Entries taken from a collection
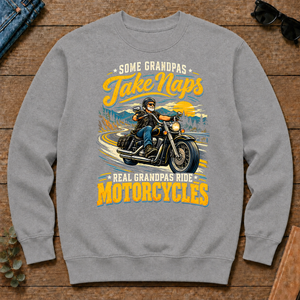 Grandpas Ride Motorcycles - sport-grey - CS2D-SportGrey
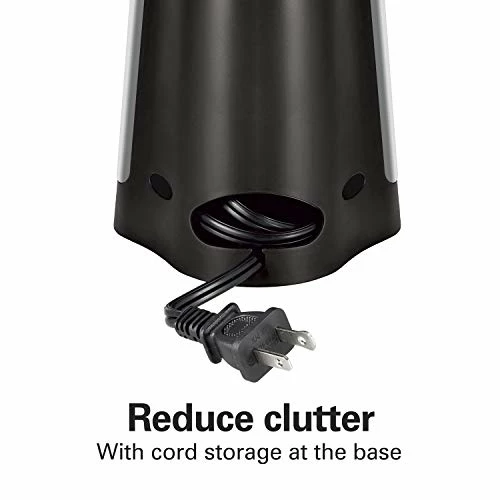 Top 10 π Hamilton Beach Electric Automatic Can Opener With Easy-Clean Detachable Cutting Lever, Cord Storage, Knife Sharpener, Brushed Stainless S β¨ - Image 4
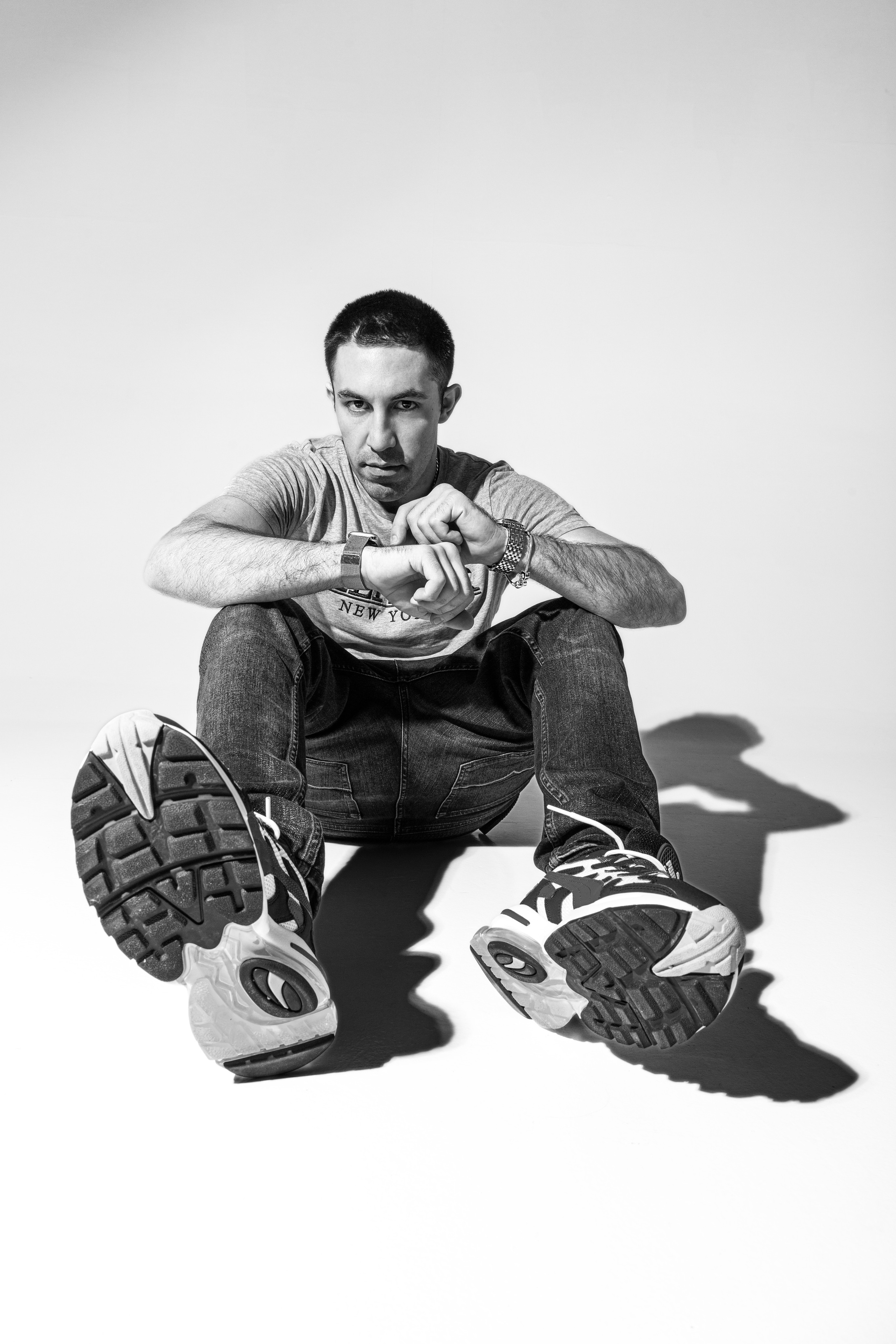 Ali. Фотограф Ulumberg Arslan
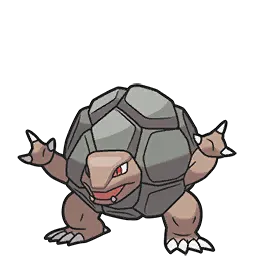 #161 Golem - Pokémon in Pokopia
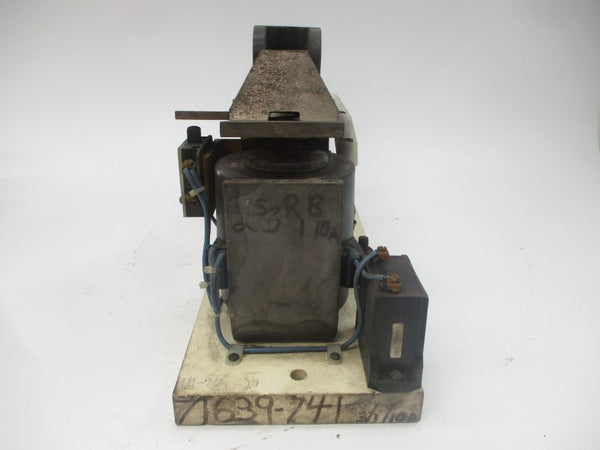 HUBBELL INDUSTRIAL CONTROLS 5210 59501602 115V 400A UNMP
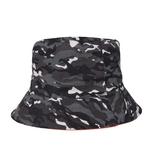 Black Camo Persimmon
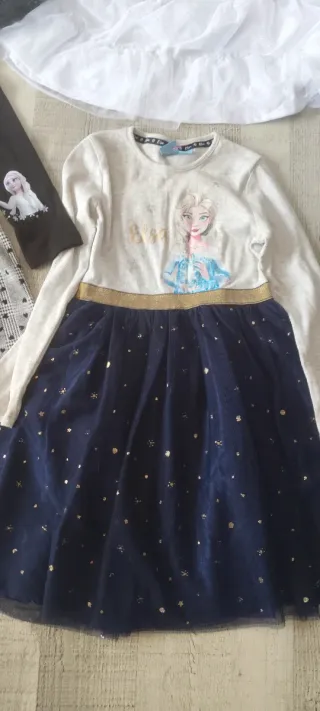 Lote Ropa Navidad 6-7 años. Prácticamente nuevo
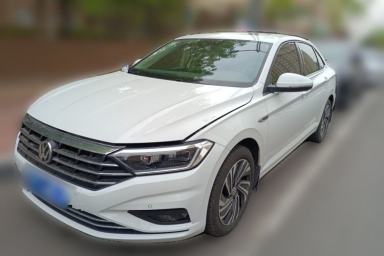 Used Volkswagen Sagitar 2019 280TSI DSG Luxury Version China VI Standard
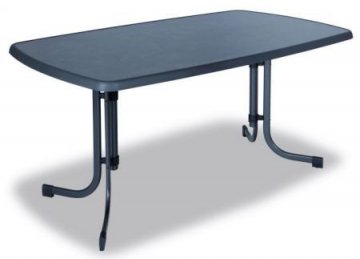 Kovový stůl PIZZARA 150 x 90 cm Kovový stůl PIZZARA 150 x 90 cm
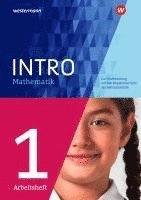 bokomslag INTRO Mathematik SI 1. Arbeitsheft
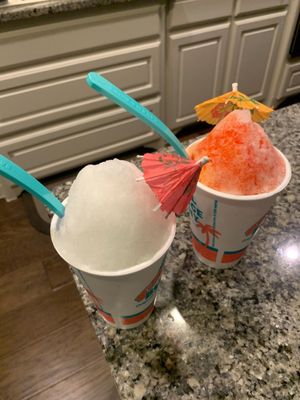 Bahama Buck's - Allen by null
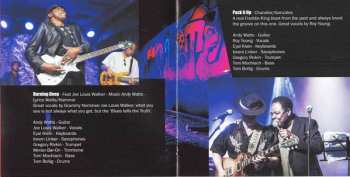 CD Andy Watts: Supergroove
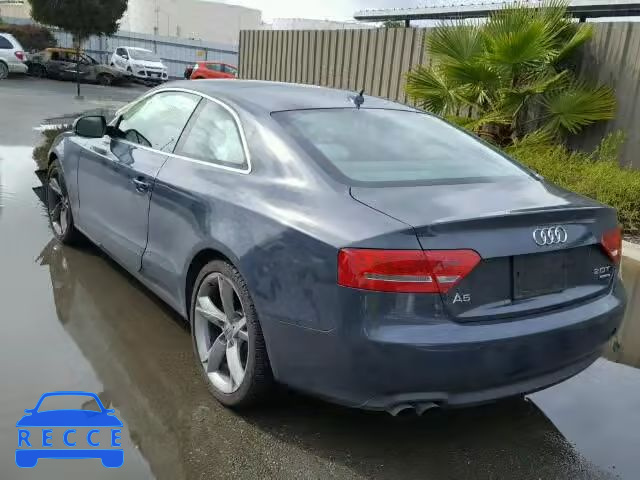 2010 AUDI A5 QUATTRO WAULFAFR9AA076414 image 2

How to complete this task:
Excluding pictures, copy exactly the lines from the line containing "Kovový stůl PIZZARA 150 x 90 cm Kovový" through the last line of the data, inclusive.

Response:
 Kovový stůl PIZZARA 150 x 90 cm Kovový stůl PIZZARA 150 x 90 cm
 bokomslag INTRO Mathematik SI 1. Arbeitsheft
 Bahama Buck's - Allen by null
 CD Andy Watts: Supergroove
 2010 AUDI A5 QUATTRO WAULFAFR9AA076414 image 2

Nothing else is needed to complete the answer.